There is also a new ConcurrentContextInterceptor that goes into almost every of the other
lists of interceptors, which is responsible for capturing the data needed to recreate
context, and also to locate the actual JSR 236 managed objects, since the ones coming from
jndi are just front ends not bound to a specific component (for instance one EJB may be
injected with the DefaultManagedExecutorService, but if the context switches to another
component than invoking the executor must then consider the actual component in context,
not the one which did the lookup).
Additionally, there is a DUP that for each EE component adds its own JSR 236 managed
objects, is responsible for doing the jndi bindings and interceptor setup, but note that
the TaskDecorator executors, who actually have the execution resources such as threads,
are shared by all, thus added along the subsystem. Also please note that right now there
is no subsystem management wrt JSR 236 (that's the WFLY-238 last piece to be worked
out next), there are only the default managed objects mandated by the spec, and without
configuration, but still a draft of what I think we should have can be seen at
https://github.com/wildfly/wildfly/pull/4705/files#diff-76
3) Integration tests - I added one for ManagedExecutorService and another for
ManagedScheduledExecutorService, which both do a similar test, an EJB that
submits/schedules a task, and upon task execution it's confirmed that security, class
loading, naming and transaction contexts are correctly set and working, which are the ones
required by the spec. I guess more should be added, but these already cover most of the
functionality , good enough for the initial PR.
To discuss:
a) ee-concurrent + ee versus ee/extension + ee/concurrent?

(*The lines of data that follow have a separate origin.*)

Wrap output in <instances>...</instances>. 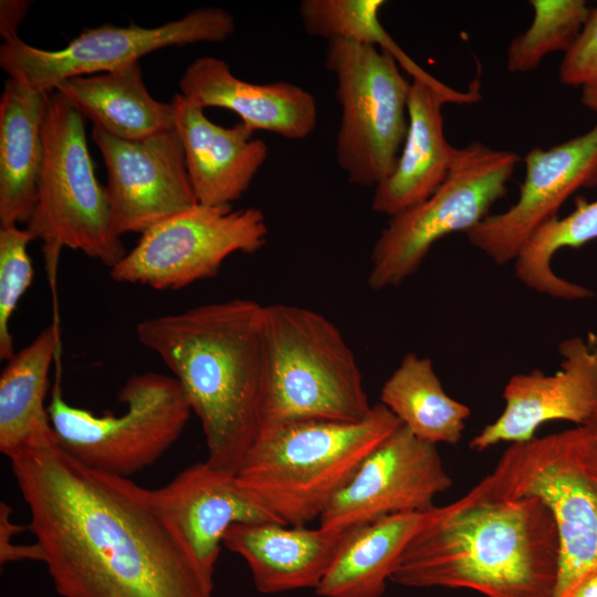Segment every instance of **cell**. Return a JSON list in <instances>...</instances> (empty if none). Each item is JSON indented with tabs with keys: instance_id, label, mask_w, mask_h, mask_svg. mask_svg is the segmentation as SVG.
<instances>
[{
	"instance_id": "1",
	"label": "cell",
	"mask_w": 597,
	"mask_h": 597,
	"mask_svg": "<svg viewBox=\"0 0 597 597\" xmlns=\"http://www.w3.org/2000/svg\"><path fill=\"white\" fill-rule=\"evenodd\" d=\"M62 597H211L150 490L69 455L55 436L9 457Z\"/></svg>"
},
{
	"instance_id": "2",
	"label": "cell",
	"mask_w": 597,
	"mask_h": 597,
	"mask_svg": "<svg viewBox=\"0 0 597 597\" xmlns=\"http://www.w3.org/2000/svg\"><path fill=\"white\" fill-rule=\"evenodd\" d=\"M138 342L179 383L206 439V462L237 475L262 431L269 358L263 305L232 298L146 318Z\"/></svg>"
},
{
	"instance_id": "3",
	"label": "cell",
	"mask_w": 597,
	"mask_h": 597,
	"mask_svg": "<svg viewBox=\"0 0 597 597\" xmlns=\"http://www.w3.org/2000/svg\"><path fill=\"white\" fill-rule=\"evenodd\" d=\"M558 528L536 496L501 498L479 482L439 506L410 541L389 582L413 588H467L486 597H554Z\"/></svg>"
},
{
	"instance_id": "4",
	"label": "cell",
	"mask_w": 597,
	"mask_h": 597,
	"mask_svg": "<svg viewBox=\"0 0 597 597\" xmlns=\"http://www.w3.org/2000/svg\"><path fill=\"white\" fill-rule=\"evenodd\" d=\"M400 426L379 402L359 422L311 420L265 429L237 479L281 523L305 526Z\"/></svg>"
},
{
	"instance_id": "5",
	"label": "cell",
	"mask_w": 597,
	"mask_h": 597,
	"mask_svg": "<svg viewBox=\"0 0 597 597\" xmlns=\"http://www.w3.org/2000/svg\"><path fill=\"white\" fill-rule=\"evenodd\" d=\"M269 377L262 431L298 421L359 422L373 406L354 353L324 315L263 305ZM261 431V432H262Z\"/></svg>"
},
{
	"instance_id": "6",
	"label": "cell",
	"mask_w": 597,
	"mask_h": 597,
	"mask_svg": "<svg viewBox=\"0 0 597 597\" xmlns=\"http://www.w3.org/2000/svg\"><path fill=\"white\" fill-rule=\"evenodd\" d=\"M480 483L493 495L536 496L551 509L561 544L554 597H572L597 573V415L575 428L512 443Z\"/></svg>"
},
{
	"instance_id": "7",
	"label": "cell",
	"mask_w": 597,
	"mask_h": 597,
	"mask_svg": "<svg viewBox=\"0 0 597 597\" xmlns=\"http://www.w3.org/2000/svg\"><path fill=\"white\" fill-rule=\"evenodd\" d=\"M118 400L126 409L96 415L69 404L60 378L48 413L57 444L94 470L130 479L154 464L180 437L190 405L174 376L147 371L128 377Z\"/></svg>"
},
{
	"instance_id": "8",
	"label": "cell",
	"mask_w": 597,
	"mask_h": 597,
	"mask_svg": "<svg viewBox=\"0 0 597 597\" xmlns=\"http://www.w3.org/2000/svg\"><path fill=\"white\" fill-rule=\"evenodd\" d=\"M43 143L27 231L32 240L81 251L113 268L127 252L114 228L106 187L95 176L84 117L56 91L50 96Z\"/></svg>"
},
{
	"instance_id": "9",
	"label": "cell",
	"mask_w": 597,
	"mask_h": 597,
	"mask_svg": "<svg viewBox=\"0 0 597 597\" xmlns=\"http://www.w3.org/2000/svg\"><path fill=\"white\" fill-rule=\"evenodd\" d=\"M342 117L336 158L350 184L376 187L392 171L408 130L410 83L391 53L347 40L327 42Z\"/></svg>"
},
{
	"instance_id": "10",
	"label": "cell",
	"mask_w": 597,
	"mask_h": 597,
	"mask_svg": "<svg viewBox=\"0 0 597 597\" xmlns=\"http://www.w3.org/2000/svg\"><path fill=\"white\" fill-rule=\"evenodd\" d=\"M519 154L473 142L459 148L441 186L426 200L392 217L371 253L367 283L373 290L396 286L412 275L431 247L453 232H468L505 197Z\"/></svg>"
},
{
	"instance_id": "11",
	"label": "cell",
	"mask_w": 597,
	"mask_h": 597,
	"mask_svg": "<svg viewBox=\"0 0 597 597\" xmlns=\"http://www.w3.org/2000/svg\"><path fill=\"white\" fill-rule=\"evenodd\" d=\"M266 238V220L258 208L197 203L144 232L109 275L118 283L180 290L216 276L233 253L259 251Z\"/></svg>"
},
{
	"instance_id": "12",
	"label": "cell",
	"mask_w": 597,
	"mask_h": 597,
	"mask_svg": "<svg viewBox=\"0 0 597 597\" xmlns=\"http://www.w3.org/2000/svg\"><path fill=\"white\" fill-rule=\"evenodd\" d=\"M234 31L235 22L229 12L202 8L155 28L105 23L84 30L55 51L32 46L17 36L1 44L0 66L11 78L53 92L67 78L121 70L168 46L223 42Z\"/></svg>"
},
{
	"instance_id": "13",
	"label": "cell",
	"mask_w": 597,
	"mask_h": 597,
	"mask_svg": "<svg viewBox=\"0 0 597 597\" xmlns=\"http://www.w3.org/2000/svg\"><path fill=\"white\" fill-rule=\"evenodd\" d=\"M452 486L437 446L402 425L360 463L320 516V526L345 531L384 516L423 512Z\"/></svg>"
},
{
	"instance_id": "14",
	"label": "cell",
	"mask_w": 597,
	"mask_h": 597,
	"mask_svg": "<svg viewBox=\"0 0 597 597\" xmlns=\"http://www.w3.org/2000/svg\"><path fill=\"white\" fill-rule=\"evenodd\" d=\"M106 169V191L116 232L143 234L198 203L175 128L142 139H122L93 127Z\"/></svg>"
},
{
	"instance_id": "15",
	"label": "cell",
	"mask_w": 597,
	"mask_h": 597,
	"mask_svg": "<svg viewBox=\"0 0 597 597\" xmlns=\"http://www.w3.org/2000/svg\"><path fill=\"white\" fill-rule=\"evenodd\" d=\"M524 163L525 178L516 202L464 233L471 245L496 264L515 260L533 234L557 217L572 195L597 185V124L548 149H531Z\"/></svg>"
},
{
	"instance_id": "16",
	"label": "cell",
	"mask_w": 597,
	"mask_h": 597,
	"mask_svg": "<svg viewBox=\"0 0 597 597\" xmlns=\"http://www.w3.org/2000/svg\"><path fill=\"white\" fill-rule=\"evenodd\" d=\"M558 353L562 363L553 375L534 370L509 379L502 413L472 438V450L525 442L544 423L565 420L580 426L597 415V338L589 334L587 339H565Z\"/></svg>"
},
{
	"instance_id": "17",
	"label": "cell",
	"mask_w": 597,
	"mask_h": 597,
	"mask_svg": "<svg viewBox=\"0 0 597 597\" xmlns=\"http://www.w3.org/2000/svg\"><path fill=\"white\" fill-rule=\"evenodd\" d=\"M150 496L211 587L223 537L232 525L281 523L240 484L237 475L206 461L188 467L166 485L150 490Z\"/></svg>"
},
{
	"instance_id": "18",
	"label": "cell",
	"mask_w": 597,
	"mask_h": 597,
	"mask_svg": "<svg viewBox=\"0 0 597 597\" xmlns=\"http://www.w3.org/2000/svg\"><path fill=\"white\" fill-rule=\"evenodd\" d=\"M479 98L478 90L457 92L433 76L412 77L407 135L392 171L375 187L374 211L392 217L422 202L441 186L459 153L444 136L442 105Z\"/></svg>"
},
{
	"instance_id": "19",
	"label": "cell",
	"mask_w": 597,
	"mask_h": 597,
	"mask_svg": "<svg viewBox=\"0 0 597 597\" xmlns=\"http://www.w3.org/2000/svg\"><path fill=\"white\" fill-rule=\"evenodd\" d=\"M171 103L175 129L198 203L232 206L265 163L268 145L241 122L232 127L214 124L181 94H175Z\"/></svg>"
},
{
	"instance_id": "20",
	"label": "cell",
	"mask_w": 597,
	"mask_h": 597,
	"mask_svg": "<svg viewBox=\"0 0 597 597\" xmlns=\"http://www.w3.org/2000/svg\"><path fill=\"white\" fill-rule=\"evenodd\" d=\"M179 87L196 106L231 111L254 132L303 139L316 127L317 105L310 92L290 82L256 84L240 80L219 57L195 60L184 72Z\"/></svg>"
},
{
	"instance_id": "21",
	"label": "cell",
	"mask_w": 597,
	"mask_h": 597,
	"mask_svg": "<svg viewBox=\"0 0 597 597\" xmlns=\"http://www.w3.org/2000/svg\"><path fill=\"white\" fill-rule=\"evenodd\" d=\"M353 528H306L276 522L234 524L223 546L248 564L262 594L316 588Z\"/></svg>"
},
{
	"instance_id": "22",
	"label": "cell",
	"mask_w": 597,
	"mask_h": 597,
	"mask_svg": "<svg viewBox=\"0 0 597 597\" xmlns=\"http://www.w3.org/2000/svg\"><path fill=\"white\" fill-rule=\"evenodd\" d=\"M52 92L9 77L0 98V223H28L38 195Z\"/></svg>"
},
{
	"instance_id": "23",
	"label": "cell",
	"mask_w": 597,
	"mask_h": 597,
	"mask_svg": "<svg viewBox=\"0 0 597 597\" xmlns=\"http://www.w3.org/2000/svg\"><path fill=\"white\" fill-rule=\"evenodd\" d=\"M438 509L392 514L354 527L315 588L316 595L381 597L404 551Z\"/></svg>"
},
{
	"instance_id": "24",
	"label": "cell",
	"mask_w": 597,
	"mask_h": 597,
	"mask_svg": "<svg viewBox=\"0 0 597 597\" xmlns=\"http://www.w3.org/2000/svg\"><path fill=\"white\" fill-rule=\"evenodd\" d=\"M55 91L94 127L122 139H142L175 128L172 103L159 102L149 94L139 63L71 77Z\"/></svg>"
},
{
	"instance_id": "25",
	"label": "cell",
	"mask_w": 597,
	"mask_h": 597,
	"mask_svg": "<svg viewBox=\"0 0 597 597\" xmlns=\"http://www.w3.org/2000/svg\"><path fill=\"white\" fill-rule=\"evenodd\" d=\"M59 347L56 325L48 326L11 357L0 375V451L18 450L54 437L45 397Z\"/></svg>"
},
{
	"instance_id": "26",
	"label": "cell",
	"mask_w": 597,
	"mask_h": 597,
	"mask_svg": "<svg viewBox=\"0 0 597 597\" xmlns=\"http://www.w3.org/2000/svg\"><path fill=\"white\" fill-rule=\"evenodd\" d=\"M380 404L417 438L432 444H455L470 408L444 391L432 362L408 353L385 381Z\"/></svg>"
},
{
	"instance_id": "27",
	"label": "cell",
	"mask_w": 597,
	"mask_h": 597,
	"mask_svg": "<svg viewBox=\"0 0 597 597\" xmlns=\"http://www.w3.org/2000/svg\"><path fill=\"white\" fill-rule=\"evenodd\" d=\"M597 239V200L578 197L575 210L554 218L525 243L515 261V274L527 287L555 298L582 300L593 295L586 287L557 276L551 266L563 248H579Z\"/></svg>"
},
{
	"instance_id": "28",
	"label": "cell",
	"mask_w": 597,
	"mask_h": 597,
	"mask_svg": "<svg viewBox=\"0 0 597 597\" xmlns=\"http://www.w3.org/2000/svg\"><path fill=\"white\" fill-rule=\"evenodd\" d=\"M531 27L507 46L506 69L526 73L540 66L553 52H567L575 43L589 9L583 0H531Z\"/></svg>"
},
{
	"instance_id": "29",
	"label": "cell",
	"mask_w": 597,
	"mask_h": 597,
	"mask_svg": "<svg viewBox=\"0 0 597 597\" xmlns=\"http://www.w3.org/2000/svg\"><path fill=\"white\" fill-rule=\"evenodd\" d=\"M384 0H304L298 13L306 32L325 40L378 46L398 57L404 51L379 21Z\"/></svg>"
},
{
	"instance_id": "30",
	"label": "cell",
	"mask_w": 597,
	"mask_h": 597,
	"mask_svg": "<svg viewBox=\"0 0 597 597\" xmlns=\"http://www.w3.org/2000/svg\"><path fill=\"white\" fill-rule=\"evenodd\" d=\"M31 241L27 229L14 224L0 227V358L6 362L15 354L11 318L33 281L28 253Z\"/></svg>"
},
{
	"instance_id": "31",
	"label": "cell",
	"mask_w": 597,
	"mask_h": 597,
	"mask_svg": "<svg viewBox=\"0 0 597 597\" xmlns=\"http://www.w3.org/2000/svg\"><path fill=\"white\" fill-rule=\"evenodd\" d=\"M558 77L566 86L597 84V7L589 10L575 43L565 53Z\"/></svg>"
},
{
	"instance_id": "32",
	"label": "cell",
	"mask_w": 597,
	"mask_h": 597,
	"mask_svg": "<svg viewBox=\"0 0 597 597\" xmlns=\"http://www.w3.org/2000/svg\"><path fill=\"white\" fill-rule=\"evenodd\" d=\"M31 6L27 0H1L0 34L4 41L17 38L19 24L23 21Z\"/></svg>"
},
{
	"instance_id": "33",
	"label": "cell",
	"mask_w": 597,
	"mask_h": 597,
	"mask_svg": "<svg viewBox=\"0 0 597 597\" xmlns=\"http://www.w3.org/2000/svg\"><path fill=\"white\" fill-rule=\"evenodd\" d=\"M572 597H597V573L583 582Z\"/></svg>"
},
{
	"instance_id": "34",
	"label": "cell",
	"mask_w": 597,
	"mask_h": 597,
	"mask_svg": "<svg viewBox=\"0 0 597 597\" xmlns=\"http://www.w3.org/2000/svg\"><path fill=\"white\" fill-rule=\"evenodd\" d=\"M580 102L585 107L597 112V84L583 87Z\"/></svg>"
}]
</instances>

Tomaz recently brought this and the package/module names subjects to the mail list, but I
don't think there was any real agreement on any. I think it's the best time for
making "ee" just a maven parent, and move its sources to ee/extension, and then
drop concurrent there too, instead of adding this new top level ee-concurrent maven
module. Obviously we could instead just merge everything into "ee", but then we
will never accomplish the EE breakup, and it's probably going to get messy in the
future.
b) security context interceptor
The interceptor that restores the security context depends on picketbox, and it
shouldn't be on wildly-security, since an EE->Security dependency brings a circular
dependency, so there is an EE->Picketbox dependency now, is this an issue or
undesirable? Or perhaps there is an alternative to restore the security context that
I'm not aware? The interceptor can be seen at
https://github.com/wildfly/wildfly/pull/4705/files#diff-62
c) More interceptors?
The current interceptors used can be seen at
https://github.com/wildfly/wildfly/pull/4705/files#diff-55 , these are the ones the
integrations tests required for everything there to work. Are there other interceptors
that should be added?
d) DUP phase
I added the DUP to the end of the queue in the POST_MODULE, because the DUP needs EE
components with the views already set (for an easy plugging of the concurrent context
interceptor), and that seemed the safest place to put it into. Sincerely dunno if
that's the best choice…
e) Go to the beach? It's touching 40ºC here lately!